DJ Khaled singles chronology
| "We Takin' Over" (2007) | "I'm So Hood" (2007) | "I'm So Hood (Remix)" (2007) |

T-Pain singles chronology
| "Baby Don't Go" (2007) | "I'm So Hood" (2007) | "Kiss Kiss" (2007) |

Trick Daddy singles chronology
| "Bet That" (2007) | "I'm So Hood" (2007) | "Tuck Ya Ice" (2007) |

Rick Ross singles chronology
| "We Takin' Over" (2007) | "I'm So Hood" (2007) | "Get That Bread" (2007) |

Plies singles chronology
| "Shawty" (2007) | "I'm So Hood" (2007) | "Hypnotized" (2007) |

= I'm So Hood =

2007 single by DJ Khaled featuring T-Pain, Trick Daddy, Rick Ross and Plies

"I'm So Hood" is a song by American musician DJ Khaled featuring American rappers T-Pain, Trick Daddy, Rick Ross, and Plies, released as the second single from the former's second studio album We the Best (2007). "I'm So Hood" is one of Khaled's best-known songs.

==Music video==
The video was shot in Liberty City, Miami, Florida. It features cameo appearances from Birdman, Busta Rhymes, Trina, Fat Joe, Pitbull and Triple C's.

==Remixes==

The official remix of "I'm So Hood" features hip-hop rappers Young Jeezy, Ludacris, Busta Rhymes, Big Boi, Lil Wayne, Fat Joe, Birdman and a new verse from Rick Ross. At the 2008 BET Hip Hop Awards, the official remix won the award for best collaboration.

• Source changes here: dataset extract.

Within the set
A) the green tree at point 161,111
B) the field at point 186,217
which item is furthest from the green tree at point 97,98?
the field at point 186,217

An alternate remix is a rock remix featuring guitar work performed by Jamey Jasta of metal/hardcore band Hatebreed.

Cuban Link remixed the song and released it as a diss track towards Khaled, Fat Joe, and Rick Ross and it was titled "Your Not Hood". It was featured on his group Bang Bang Boogie's mixtape The Machine, Vol. 1.

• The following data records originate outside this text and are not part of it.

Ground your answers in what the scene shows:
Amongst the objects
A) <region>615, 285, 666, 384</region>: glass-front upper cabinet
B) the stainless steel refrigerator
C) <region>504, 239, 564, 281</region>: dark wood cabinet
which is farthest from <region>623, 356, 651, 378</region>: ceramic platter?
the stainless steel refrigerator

ByrdGang made a remix entitled "I'm So Hood (Byrd Gang Remix)" that can be found on the Members Of Byrdgang 2 (M.O.B) mixtape.

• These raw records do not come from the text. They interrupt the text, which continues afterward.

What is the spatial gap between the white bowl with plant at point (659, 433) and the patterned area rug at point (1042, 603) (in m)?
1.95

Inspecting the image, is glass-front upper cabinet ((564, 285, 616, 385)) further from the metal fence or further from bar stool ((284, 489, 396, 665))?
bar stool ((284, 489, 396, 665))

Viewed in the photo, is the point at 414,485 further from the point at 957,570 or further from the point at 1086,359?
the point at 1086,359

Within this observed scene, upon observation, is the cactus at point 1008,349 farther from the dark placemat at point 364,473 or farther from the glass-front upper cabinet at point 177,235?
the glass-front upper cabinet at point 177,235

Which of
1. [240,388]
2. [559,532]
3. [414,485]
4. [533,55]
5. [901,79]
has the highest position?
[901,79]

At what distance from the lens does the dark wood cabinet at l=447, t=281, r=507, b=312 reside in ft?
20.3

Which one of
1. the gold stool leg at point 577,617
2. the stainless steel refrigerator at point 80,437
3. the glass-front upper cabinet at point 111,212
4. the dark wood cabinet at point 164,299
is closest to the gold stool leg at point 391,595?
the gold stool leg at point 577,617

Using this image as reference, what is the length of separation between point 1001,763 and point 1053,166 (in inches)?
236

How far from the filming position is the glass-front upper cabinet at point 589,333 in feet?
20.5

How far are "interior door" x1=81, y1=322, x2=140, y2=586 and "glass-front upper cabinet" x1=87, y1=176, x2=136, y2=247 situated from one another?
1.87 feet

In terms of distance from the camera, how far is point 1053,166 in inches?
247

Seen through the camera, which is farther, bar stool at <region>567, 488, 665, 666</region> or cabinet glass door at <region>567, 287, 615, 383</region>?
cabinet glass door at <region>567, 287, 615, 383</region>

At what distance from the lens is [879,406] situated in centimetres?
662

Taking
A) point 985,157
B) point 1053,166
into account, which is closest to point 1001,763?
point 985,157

British rapper Kano has made a freestyle to the song on his MC No. 1 mixtape.

The music video of the remix features cameos from Webbie, Lil Phat, Boosie, Foxx, Shell, Mouse, DJ Drama, Don Cannon, DJ Sense, Willie the Kid, DJ Q45, Gorilla Zoe, Yung Joc, Yung Berg, Swizz Beatz, Plies, Juelz Santana, Jim Jones, Project Pat, Yo Gotti, Blood Raw, Slick Pulla, Roccett, E-40, and Slim Thug, among others.

==Charts==
===Weekly charts===

| Chart (2007) | Peak position |
|---|---|
| US Billboard Hot 100 | 19 |
| US Hot R&B/Hip-Hop Songs (Billboard) | 9 |
| US Hot Rap Songs (Billboard) | 5 |
| US Pop 100 (Billboard) | 33 |
| US Rhythmic Airplay (Billboard) | 26 |

===Year-end charts===

| Chart (2007) | Position |
|---|---|
| US Hot R&B/Hip-Hop Songs (Billboard) | 86 |
| Chart (2008) | Position |
| US Hot R&B/Hip-Hop Songs (Billboard) | 53 |

==Certifications==

| Region | Certification | Certified units/sales |
| United States (RIAA) | Gold | 500,000^{^} |
| United States (RIAA) Mastertone | Platinum | 1,000,000^{*} |
^{*} Sales figures based on certification alone. ^{^} Shipments figures based on certification alone.